**** Available data ****

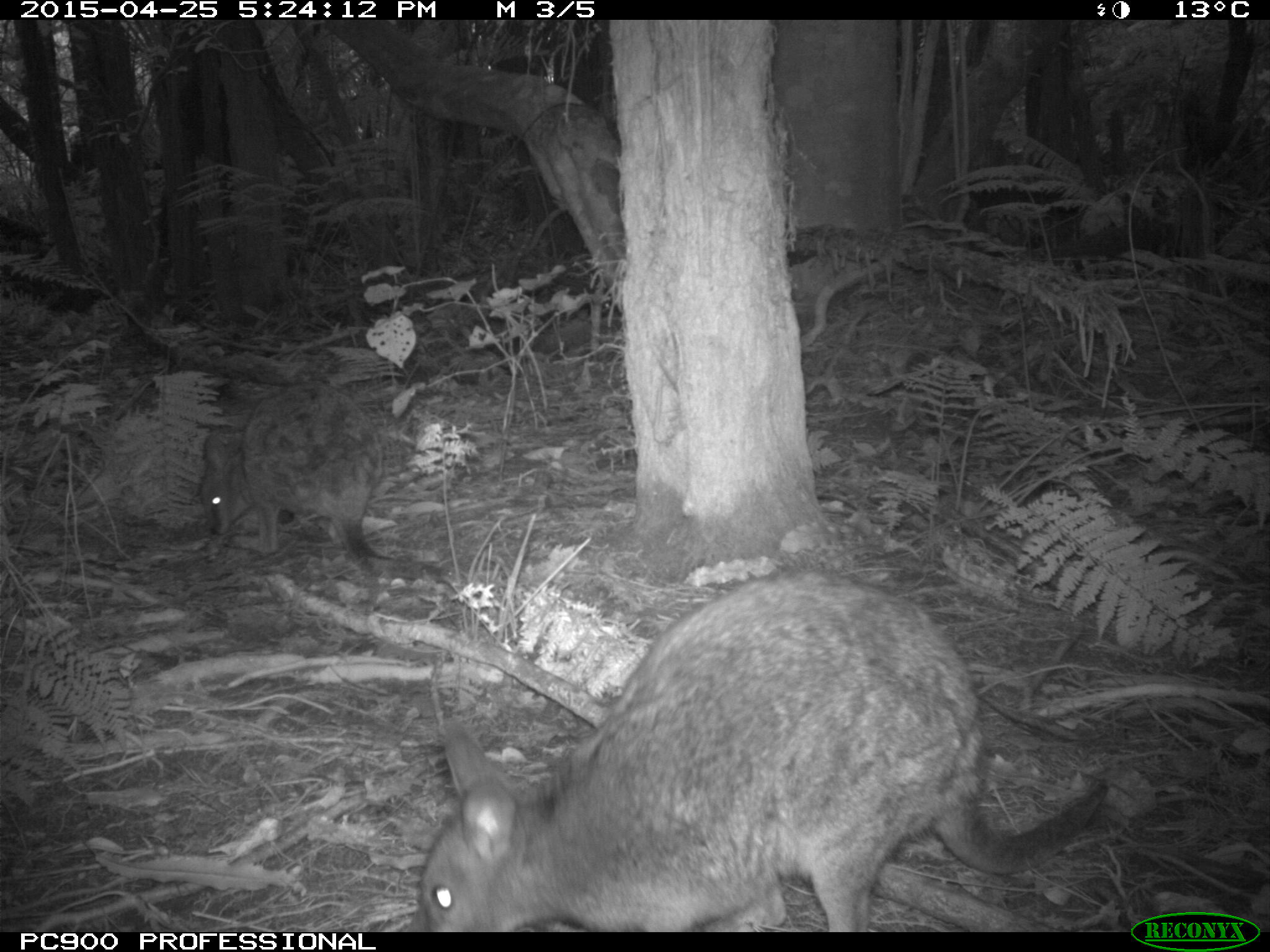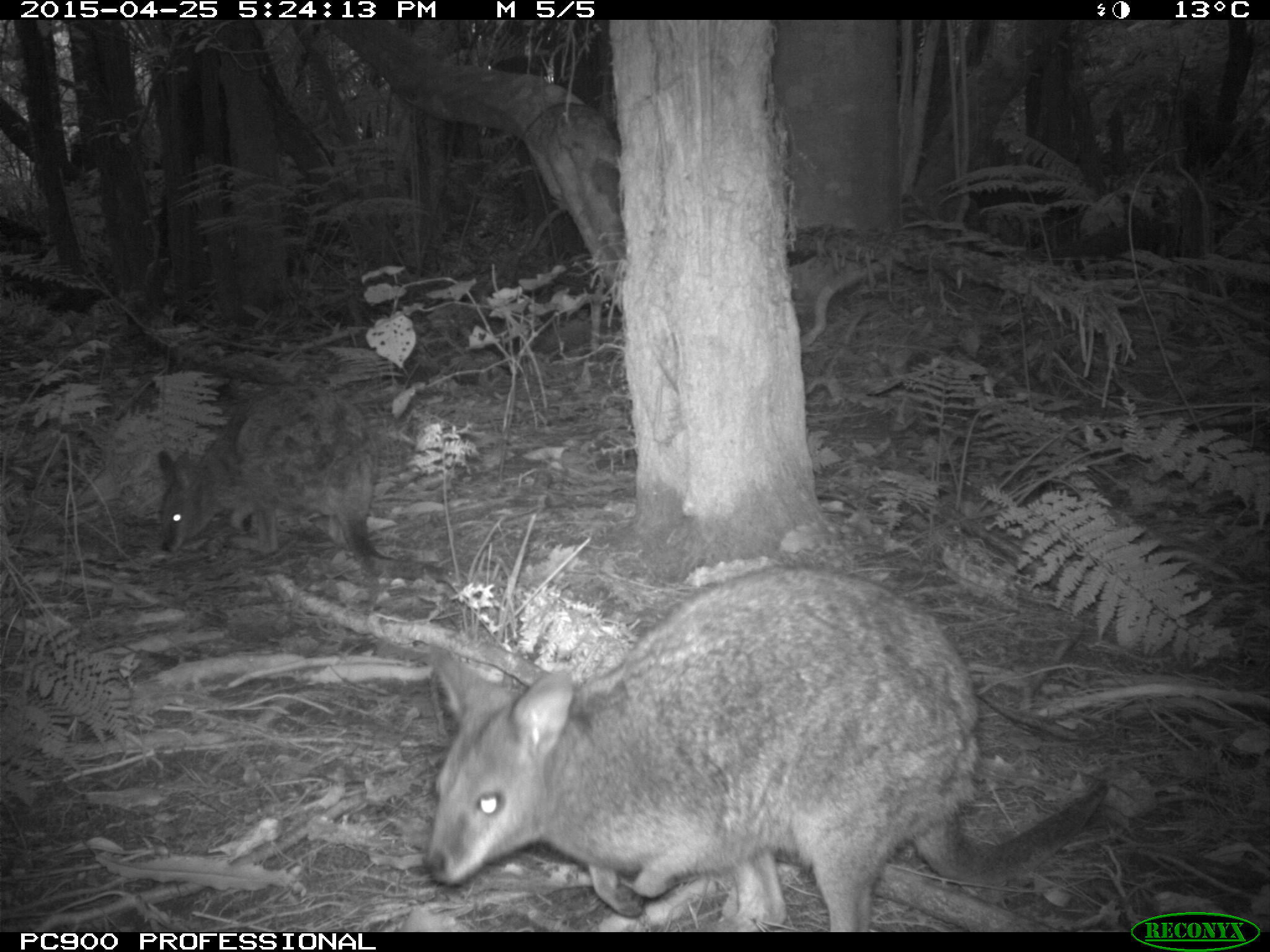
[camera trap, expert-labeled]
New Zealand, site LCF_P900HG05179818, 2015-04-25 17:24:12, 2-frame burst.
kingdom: Animalia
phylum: Chordata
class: Mammalia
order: Diprotodontia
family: Macropodidae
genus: Notamacropus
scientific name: Notamacropus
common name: wallaby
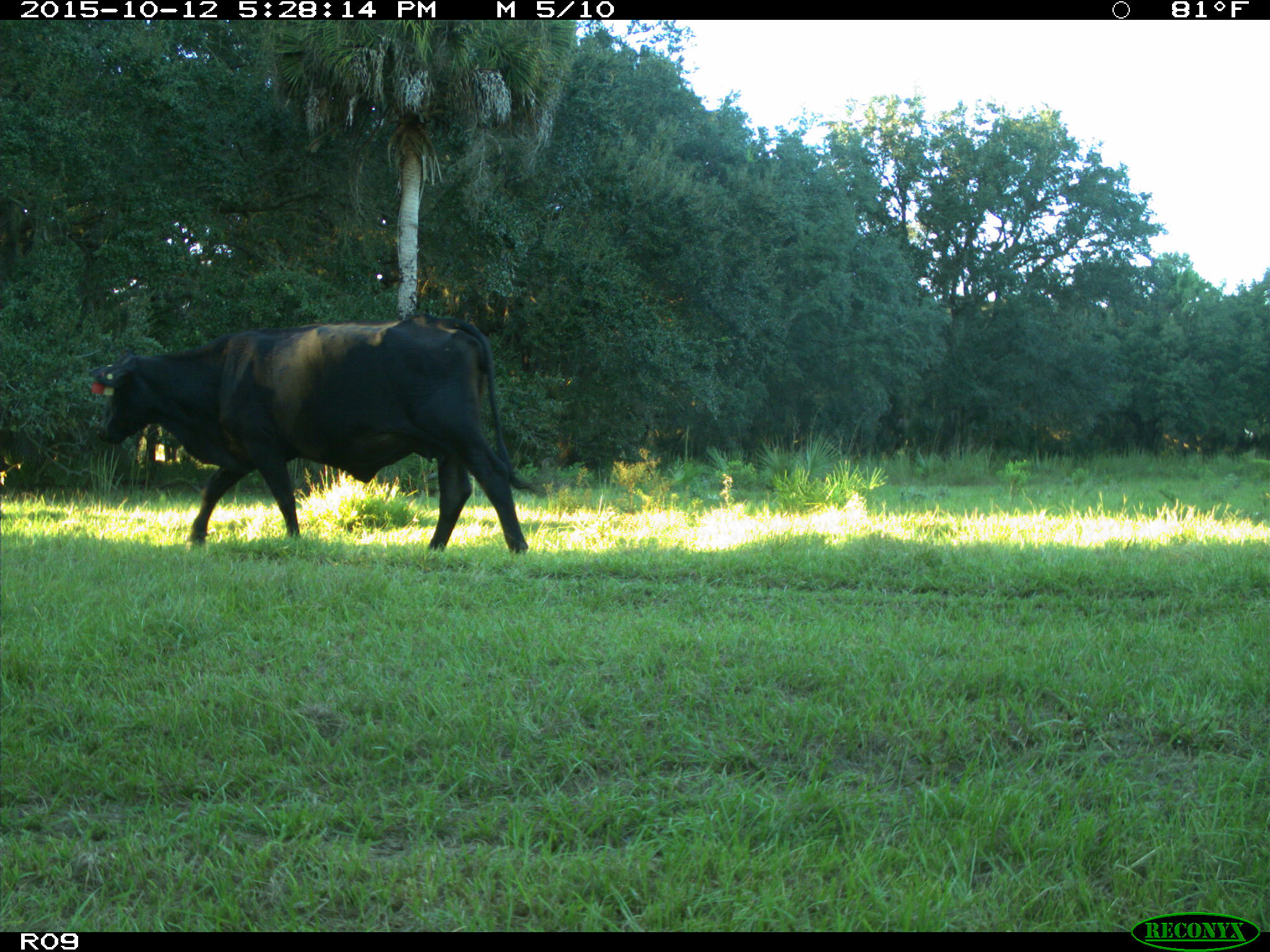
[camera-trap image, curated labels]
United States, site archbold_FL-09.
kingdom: Animalia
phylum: Chordata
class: Mammalia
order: Artiodactyla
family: Bovidae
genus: Bos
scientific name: Bos taurus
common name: domestic cow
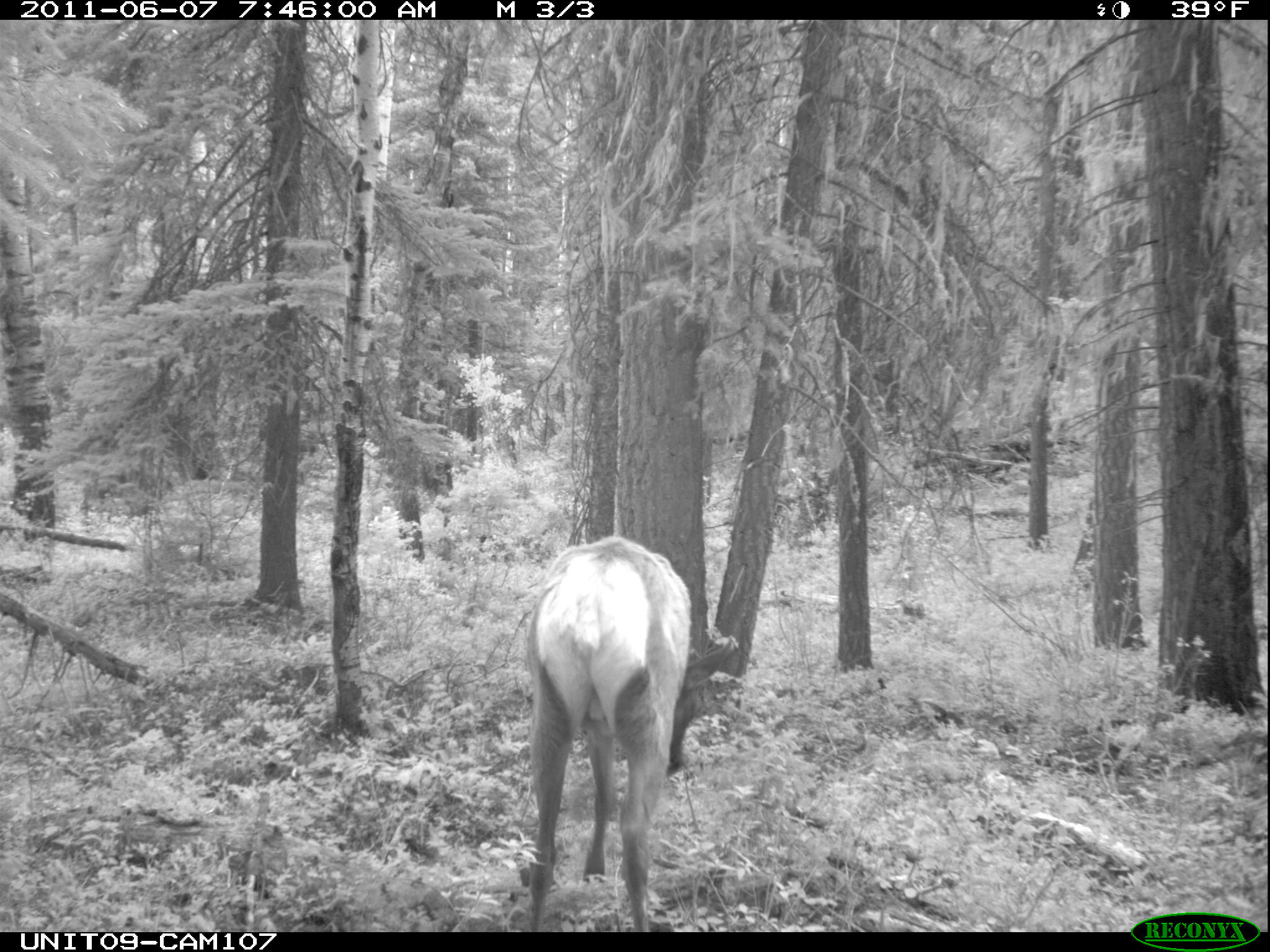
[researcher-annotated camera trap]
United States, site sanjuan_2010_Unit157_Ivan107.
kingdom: Animalia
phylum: Chordata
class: Mammalia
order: Artiodactyla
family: Cervidae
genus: Cervus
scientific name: Cervus elaphus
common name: red deer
Cervus elaphus (red deer).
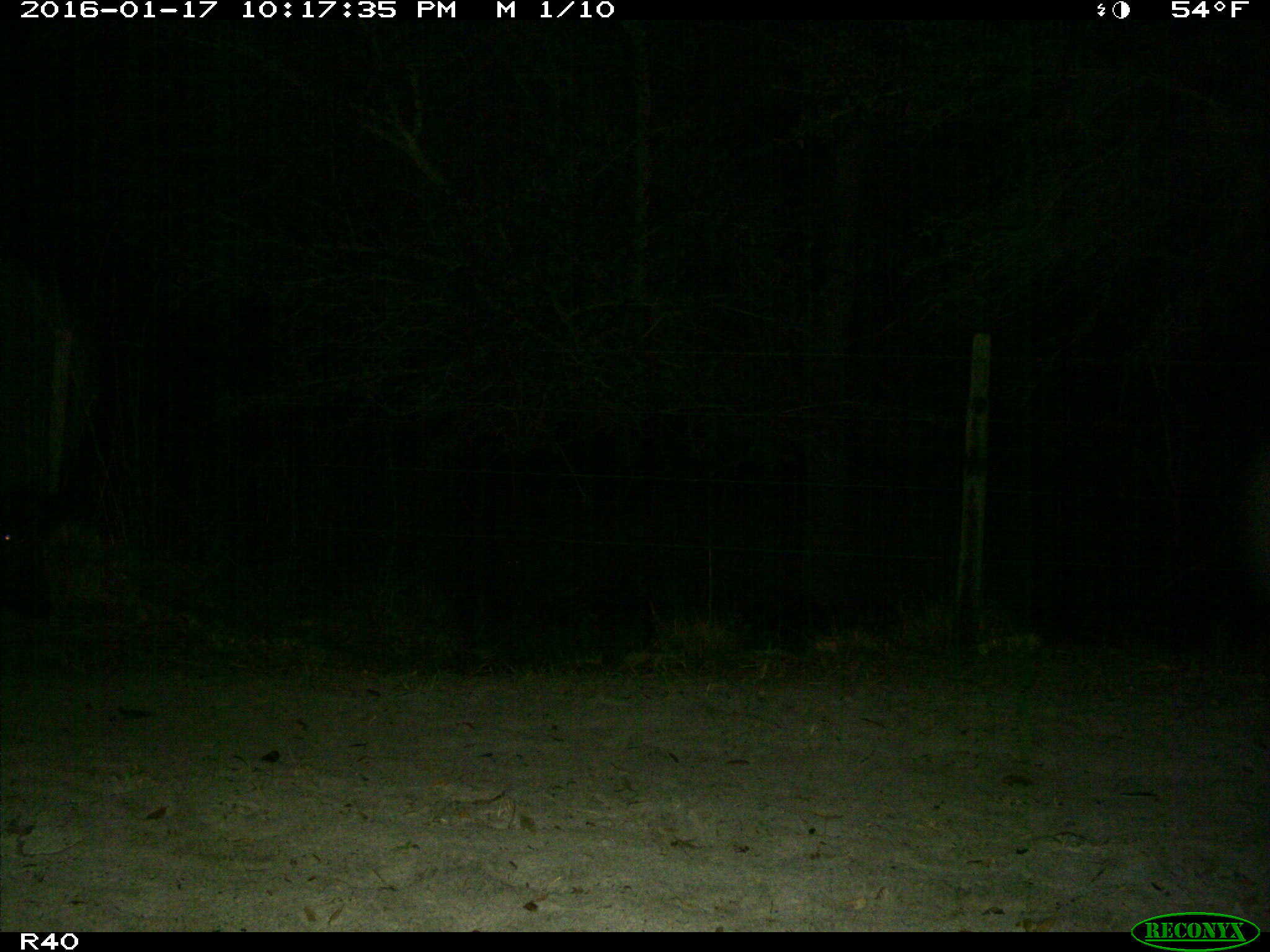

****

— Instructions for the task —
In the reply, each line of the data must appear exactly as written, and no picture may appear.

— Written response —
[camera trap, expert-labeled]
New Zealand, site LCF_P900HG05179818, 2015-04-25 17:24:12, 2-frame burst.
kingdom: Animalia
phylum: Chordata
class: Mammalia
order: Diprotodontia
family: Macropodidae
genus: Notamacropus
scientific name: Notamacropus
common name: wallaby
[camera-trap image, curated labels]
United States, site archbold_FL-09.
kingdom: Animalia
phylum: Chordata
class: Mammalia
order: Artiodactyla
family: Bovidae
genus: Bos
scientific name: Bos taurus
common name: domestic cow
[researcher-annotated camera trap]
United States, site sanjuan_2010_Unit157_Ivan107.
kingdom: Animalia
phylum: Chordata
class: Mammalia
order: Artiodactyla
family: Cervidae
genus: Cervus
scientific name: Cervus elaphus
common name: red deer
Cervus elaphus (red deer).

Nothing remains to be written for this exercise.